Auch Vitaminkomplexe gehören zu seinem Repertoire. Magnesium, Vitamin E und C sollen vor allem das Immunsystem stärken. "Ich brauche ein starkes Immunsystem, da ich im Rettungsdienst mit vielen kranken Menschen in Berührung komme. Das ist gerade jetzt in Zeiten des Coronavirus wichtig."

Täglich nehme er die Vitaminpräparate allerdings nicht. Hauptsächlich in den Wintermonaten und das je nach Bedarf. Und natürlich zur Vorbereitung auf einen Bodybuilding-Wettbewerb. Dabei nehme er vor allem Mittel für den Muskelaufbau, die Regeneration und den Erhalt der Muskeln, wie zum Beispiel Proteinpulver. Creatin und Aminosäuren verwendet er sogar täglich.

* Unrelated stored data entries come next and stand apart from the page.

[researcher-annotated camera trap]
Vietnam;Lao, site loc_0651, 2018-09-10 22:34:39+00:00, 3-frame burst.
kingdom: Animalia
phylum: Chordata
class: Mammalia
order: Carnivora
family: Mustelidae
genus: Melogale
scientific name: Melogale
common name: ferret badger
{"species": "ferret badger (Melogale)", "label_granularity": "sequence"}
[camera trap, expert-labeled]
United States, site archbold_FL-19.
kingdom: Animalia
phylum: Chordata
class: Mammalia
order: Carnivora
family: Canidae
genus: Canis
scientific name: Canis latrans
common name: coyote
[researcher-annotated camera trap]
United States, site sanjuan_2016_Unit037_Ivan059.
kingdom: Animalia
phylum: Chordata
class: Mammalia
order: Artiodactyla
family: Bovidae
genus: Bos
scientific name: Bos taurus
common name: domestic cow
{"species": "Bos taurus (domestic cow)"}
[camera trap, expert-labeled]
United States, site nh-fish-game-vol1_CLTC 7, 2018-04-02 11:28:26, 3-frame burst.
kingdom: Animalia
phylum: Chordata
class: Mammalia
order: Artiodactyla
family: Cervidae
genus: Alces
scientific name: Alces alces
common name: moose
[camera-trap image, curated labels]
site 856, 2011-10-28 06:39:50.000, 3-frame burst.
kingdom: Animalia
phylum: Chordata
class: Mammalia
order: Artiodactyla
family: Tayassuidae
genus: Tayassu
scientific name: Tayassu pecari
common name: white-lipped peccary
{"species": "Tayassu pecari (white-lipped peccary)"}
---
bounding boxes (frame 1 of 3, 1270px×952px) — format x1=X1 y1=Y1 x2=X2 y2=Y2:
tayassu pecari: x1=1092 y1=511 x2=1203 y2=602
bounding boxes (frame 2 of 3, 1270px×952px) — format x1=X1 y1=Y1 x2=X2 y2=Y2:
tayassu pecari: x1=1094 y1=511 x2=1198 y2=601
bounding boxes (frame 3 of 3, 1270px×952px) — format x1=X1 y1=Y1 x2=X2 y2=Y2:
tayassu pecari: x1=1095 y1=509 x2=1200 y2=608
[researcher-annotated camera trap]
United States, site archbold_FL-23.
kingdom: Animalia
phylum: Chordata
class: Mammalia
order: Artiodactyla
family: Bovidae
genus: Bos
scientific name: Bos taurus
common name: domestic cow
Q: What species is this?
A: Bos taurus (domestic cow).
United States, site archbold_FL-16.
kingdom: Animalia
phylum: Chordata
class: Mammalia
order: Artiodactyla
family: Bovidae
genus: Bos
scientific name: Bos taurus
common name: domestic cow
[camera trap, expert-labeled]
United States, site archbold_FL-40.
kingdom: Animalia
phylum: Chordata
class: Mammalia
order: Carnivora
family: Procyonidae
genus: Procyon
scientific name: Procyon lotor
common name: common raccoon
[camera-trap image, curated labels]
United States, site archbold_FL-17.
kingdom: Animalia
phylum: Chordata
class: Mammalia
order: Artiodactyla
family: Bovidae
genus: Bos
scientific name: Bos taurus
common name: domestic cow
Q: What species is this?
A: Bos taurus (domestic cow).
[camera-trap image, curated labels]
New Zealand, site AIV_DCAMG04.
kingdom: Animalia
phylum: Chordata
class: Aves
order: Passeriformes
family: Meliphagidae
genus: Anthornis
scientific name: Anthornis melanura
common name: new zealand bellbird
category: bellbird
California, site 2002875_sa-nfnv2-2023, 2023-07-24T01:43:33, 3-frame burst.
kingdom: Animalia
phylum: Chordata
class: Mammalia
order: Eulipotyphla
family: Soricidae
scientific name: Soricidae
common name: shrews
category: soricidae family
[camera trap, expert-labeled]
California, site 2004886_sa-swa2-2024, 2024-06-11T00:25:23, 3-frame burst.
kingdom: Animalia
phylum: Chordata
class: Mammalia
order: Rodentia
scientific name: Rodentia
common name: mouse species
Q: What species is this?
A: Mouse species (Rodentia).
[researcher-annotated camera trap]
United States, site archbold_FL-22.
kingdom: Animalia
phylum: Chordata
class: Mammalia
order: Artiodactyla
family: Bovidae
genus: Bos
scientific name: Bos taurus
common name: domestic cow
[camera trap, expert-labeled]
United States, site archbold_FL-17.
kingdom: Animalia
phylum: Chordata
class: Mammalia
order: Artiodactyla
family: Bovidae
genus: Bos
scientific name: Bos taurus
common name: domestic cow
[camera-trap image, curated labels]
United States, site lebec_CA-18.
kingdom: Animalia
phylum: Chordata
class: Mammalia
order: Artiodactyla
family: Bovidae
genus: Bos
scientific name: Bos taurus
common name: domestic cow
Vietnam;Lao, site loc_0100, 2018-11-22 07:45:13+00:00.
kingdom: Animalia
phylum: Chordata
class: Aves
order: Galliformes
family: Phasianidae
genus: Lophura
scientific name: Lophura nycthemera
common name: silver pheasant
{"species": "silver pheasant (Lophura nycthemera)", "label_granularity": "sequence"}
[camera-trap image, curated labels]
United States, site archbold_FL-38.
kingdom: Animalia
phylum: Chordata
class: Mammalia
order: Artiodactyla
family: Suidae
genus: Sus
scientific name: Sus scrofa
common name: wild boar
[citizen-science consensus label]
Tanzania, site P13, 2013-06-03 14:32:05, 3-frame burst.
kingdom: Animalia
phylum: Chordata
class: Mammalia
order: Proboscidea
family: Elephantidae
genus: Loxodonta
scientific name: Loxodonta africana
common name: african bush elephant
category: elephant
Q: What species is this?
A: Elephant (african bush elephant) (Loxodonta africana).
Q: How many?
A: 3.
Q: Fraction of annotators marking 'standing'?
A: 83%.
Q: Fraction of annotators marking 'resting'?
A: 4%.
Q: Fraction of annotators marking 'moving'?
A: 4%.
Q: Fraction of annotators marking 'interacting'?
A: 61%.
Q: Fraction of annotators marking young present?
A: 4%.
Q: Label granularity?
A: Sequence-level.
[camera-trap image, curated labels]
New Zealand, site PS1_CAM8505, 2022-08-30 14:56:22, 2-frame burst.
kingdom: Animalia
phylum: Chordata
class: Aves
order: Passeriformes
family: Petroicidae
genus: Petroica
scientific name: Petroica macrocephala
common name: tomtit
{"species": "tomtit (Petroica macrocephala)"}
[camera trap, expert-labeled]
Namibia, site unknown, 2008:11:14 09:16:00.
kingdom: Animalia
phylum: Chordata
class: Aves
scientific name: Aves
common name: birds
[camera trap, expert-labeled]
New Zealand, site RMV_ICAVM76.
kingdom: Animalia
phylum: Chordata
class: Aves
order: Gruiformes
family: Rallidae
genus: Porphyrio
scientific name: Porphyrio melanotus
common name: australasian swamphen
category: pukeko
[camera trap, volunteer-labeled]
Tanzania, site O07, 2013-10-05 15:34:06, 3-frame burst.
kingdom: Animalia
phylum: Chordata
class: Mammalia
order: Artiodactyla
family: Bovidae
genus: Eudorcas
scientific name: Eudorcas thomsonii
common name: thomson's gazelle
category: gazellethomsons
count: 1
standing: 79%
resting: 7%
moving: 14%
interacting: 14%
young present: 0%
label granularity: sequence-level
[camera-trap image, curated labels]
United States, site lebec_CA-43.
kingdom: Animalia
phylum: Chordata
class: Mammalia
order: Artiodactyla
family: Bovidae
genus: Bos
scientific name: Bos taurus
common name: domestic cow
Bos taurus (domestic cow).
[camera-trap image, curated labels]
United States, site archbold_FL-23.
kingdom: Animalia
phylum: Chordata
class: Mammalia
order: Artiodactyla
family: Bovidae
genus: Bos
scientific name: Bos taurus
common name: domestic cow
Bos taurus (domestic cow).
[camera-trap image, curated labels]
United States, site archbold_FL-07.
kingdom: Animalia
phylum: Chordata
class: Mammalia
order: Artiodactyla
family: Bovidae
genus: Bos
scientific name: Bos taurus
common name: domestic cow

"Da ich Bodybuilding betreibe und meinen Körper öfters versuche, an die maximalen Grenzen zu bringen, nehme ich durchaus mehr Nahrungsergänzungsmittel als der normale Durchschnittserwachsene", gibt Schirmer zu bedenken. Deshalb nehme er die Mittel nur nach ärztlichem Rat. "Man sollte sich ohne Vorkenntnisse nicht einfach irgendwelche Tabletten oder Pulver kaufen. Man sollte das mit seinem Hausarzt abklären, ob denn ein bestimmtes Defizit im Körper vorliegt und ob man dieses Problem nicht durch eine bessere und gesündere Ernährung lösen kann", sagt Schirmer.

Kaufen könne man Nahrungsergänzungsmittel fast überall, erklärt der Marktrodacher. Er selbst nutze Fitnessnahrungsergänzungsshops, Apotheken und Drogerien. Auch bei der Form variiere er und habe Pulver, Pillen, Tabletten und auch fertig gemischte Trinkampullen schon ausprobiert. Unterschiede habe er nicht bemerkt, genauso wenig wie Nebenwirkungen. "Man fühlt sich aber generell einfach ein bisschen fitter und ist nicht mehr so anfällig", findet er.